**WHAT IS NEEDED:** Give the material again in full, matching it exactly.

**SUPPLIED RECORDS:**
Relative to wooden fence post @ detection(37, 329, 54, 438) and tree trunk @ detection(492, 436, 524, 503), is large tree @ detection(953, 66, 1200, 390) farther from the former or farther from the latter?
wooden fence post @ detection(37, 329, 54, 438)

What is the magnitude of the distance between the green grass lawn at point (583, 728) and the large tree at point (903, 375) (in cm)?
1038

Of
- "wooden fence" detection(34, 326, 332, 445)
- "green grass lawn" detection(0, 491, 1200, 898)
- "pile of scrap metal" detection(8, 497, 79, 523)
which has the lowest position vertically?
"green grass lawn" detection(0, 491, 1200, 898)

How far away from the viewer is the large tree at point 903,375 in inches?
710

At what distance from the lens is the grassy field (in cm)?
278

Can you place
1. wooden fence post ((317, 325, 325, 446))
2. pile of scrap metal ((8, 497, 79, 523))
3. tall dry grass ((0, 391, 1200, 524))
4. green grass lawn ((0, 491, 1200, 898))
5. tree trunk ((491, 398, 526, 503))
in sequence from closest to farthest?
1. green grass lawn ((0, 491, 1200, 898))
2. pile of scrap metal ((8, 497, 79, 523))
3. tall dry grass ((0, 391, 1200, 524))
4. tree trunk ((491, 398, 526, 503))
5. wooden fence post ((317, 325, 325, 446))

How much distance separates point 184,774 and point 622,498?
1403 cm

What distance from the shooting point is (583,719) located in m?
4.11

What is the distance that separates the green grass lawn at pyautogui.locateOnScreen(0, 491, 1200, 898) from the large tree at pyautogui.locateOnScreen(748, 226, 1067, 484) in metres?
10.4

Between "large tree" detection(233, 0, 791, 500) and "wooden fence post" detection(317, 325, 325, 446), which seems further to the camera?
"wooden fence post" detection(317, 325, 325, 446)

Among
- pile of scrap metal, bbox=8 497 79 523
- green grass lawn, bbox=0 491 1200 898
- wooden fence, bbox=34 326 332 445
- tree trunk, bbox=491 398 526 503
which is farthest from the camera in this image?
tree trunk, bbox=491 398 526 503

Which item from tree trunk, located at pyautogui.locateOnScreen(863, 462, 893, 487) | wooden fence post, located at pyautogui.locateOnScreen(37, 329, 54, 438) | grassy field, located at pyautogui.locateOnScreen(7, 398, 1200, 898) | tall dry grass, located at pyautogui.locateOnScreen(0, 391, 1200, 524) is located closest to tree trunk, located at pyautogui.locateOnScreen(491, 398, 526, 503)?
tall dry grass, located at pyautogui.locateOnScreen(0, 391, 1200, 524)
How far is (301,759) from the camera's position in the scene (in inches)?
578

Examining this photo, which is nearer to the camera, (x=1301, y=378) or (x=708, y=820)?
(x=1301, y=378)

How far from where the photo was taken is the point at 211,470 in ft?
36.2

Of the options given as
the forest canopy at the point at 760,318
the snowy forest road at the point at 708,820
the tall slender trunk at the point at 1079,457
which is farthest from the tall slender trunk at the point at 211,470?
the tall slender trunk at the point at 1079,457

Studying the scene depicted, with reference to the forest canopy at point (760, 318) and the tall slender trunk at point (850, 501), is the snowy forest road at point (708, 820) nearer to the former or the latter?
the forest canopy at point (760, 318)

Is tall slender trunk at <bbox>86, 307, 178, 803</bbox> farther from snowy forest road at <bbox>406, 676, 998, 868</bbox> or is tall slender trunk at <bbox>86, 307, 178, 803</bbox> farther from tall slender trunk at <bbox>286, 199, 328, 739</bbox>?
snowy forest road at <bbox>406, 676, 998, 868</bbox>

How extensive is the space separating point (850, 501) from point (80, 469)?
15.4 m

**THE RESPONSE:**
Relative to wooden fence post @ detection(37, 329, 54, 438) and tree trunk @ detection(492, 436, 524, 503), is large tree @ detection(953, 66, 1200, 390) farther from the former or farther from the latter?
wooden fence post @ detection(37, 329, 54, 438)

What is the magnitude of the distance between the green grass lawn at point (583, 728) and the large tree at point (903, 375) (in cm)?
1038

Of
- "wooden fence" detection(34, 326, 332, 445)
- "green grass lawn" detection(0, 491, 1200, 898)
- "pile of scrap metal" detection(8, 497, 79, 523)
which has the lowest position vertically?
"green grass lawn" detection(0, 491, 1200, 898)

How far away from the viewer is the large tree at point 903,375 in inches?
710

At what distance from the lens is the grassy field (in cm)?
278

Can you place
1. wooden fence post ((317, 325, 325, 446))
2. pile of scrap metal ((8, 497, 79, 523))
3. tall dry grass ((0, 391, 1200, 524))
4. green grass lawn ((0, 491, 1200, 898))
5. tree trunk ((491, 398, 526, 503))
in sequence from closest to farthest?
1. green grass lawn ((0, 491, 1200, 898))
2. pile of scrap metal ((8, 497, 79, 523))
3. tall dry grass ((0, 391, 1200, 524))
4. tree trunk ((491, 398, 526, 503))
5. wooden fence post ((317, 325, 325, 446))

How much distance separates point 184,774 and point 622,498?
1403 cm

What distance from the shooting point is (583,719) located in m?
4.11

What is the distance that separates the green grass lawn at pyautogui.locateOnScreen(0, 491, 1200, 898) from the large tree at pyautogui.locateOnScreen(748, 226, 1067, 484) in metres?
10.4

Between "large tree" detection(233, 0, 791, 500) and "wooden fence post" detection(317, 325, 325, 446), which seems further to the camera?
"wooden fence post" detection(317, 325, 325, 446)

Among
- pile of scrap metal, bbox=8 497 79 523
- green grass lawn, bbox=0 491 1200 898
- wooden fence, bbox=34 326 332 445
- tree trunk, bbox=491 398 526 503
which is farthest from the camera in this image?
tree trunk, bbox=491 398 526 503

Which item from tree trunk, located at pyautogui.locateOnScreen(863, 462, 893, 487) | wooden fence post, located at pyautogui.locateOnScreen(37, 329, 54, 438) | grassy field, located at pyautogui.locateOnScreen(7, 398, 1200, 898) | tall dry grass, located at pyautogui.locateOnScreen(0, 391, 1200, 524) is located closest to tree trunk, located at pyautogui.locateOnScreen(491, 398, 526, 503)?
tall dry grass, located at pyautogui.locateOnScreen(0, 391, 1200, 524)
How far is (301,759) from the camera's position in the scene (in inches)?
578

Examining this photo, which is nearer to the camera, (x=1301, y=378) or (x=708, y=820)?
(x=1301, y=378)

How far from where the photo was taken is the point at 211,470 in ft?
36.2

Of the options given as
the forest canopy at the point at 760,318
the snowy forest road at the point at 708,820
the tall slender trunk at the point at 1079,457
which is farthest from the tall slender trunk at the point at 211,470?
the tall slender trunk at the point at 1079,457

Studying the scene depicted, with reference to the forest canopy at point (760, 318) and the tall slender trunk at point (850, 501), is the snowy forest road at point (708, 820) nearer to the former or the latter?
the forest canopy at point (760, 318)

Is tall slender trunk at <bbox>86, 307, 178, 803</bbox> farther from snowy forest road at <bbox>406, 676, 998, 868</bbox> or is tall slender trunk at <bbox>86, 307, 178, 803</bbox> farther from tall slender trunk at <bbox>286, 199, 328, 739</bbox>?
snowy forest road at <bbox>406, 676, 998, 868</bbox>

How extensive is the space separating point (850, 501) from point (80, 469)?
15.4 m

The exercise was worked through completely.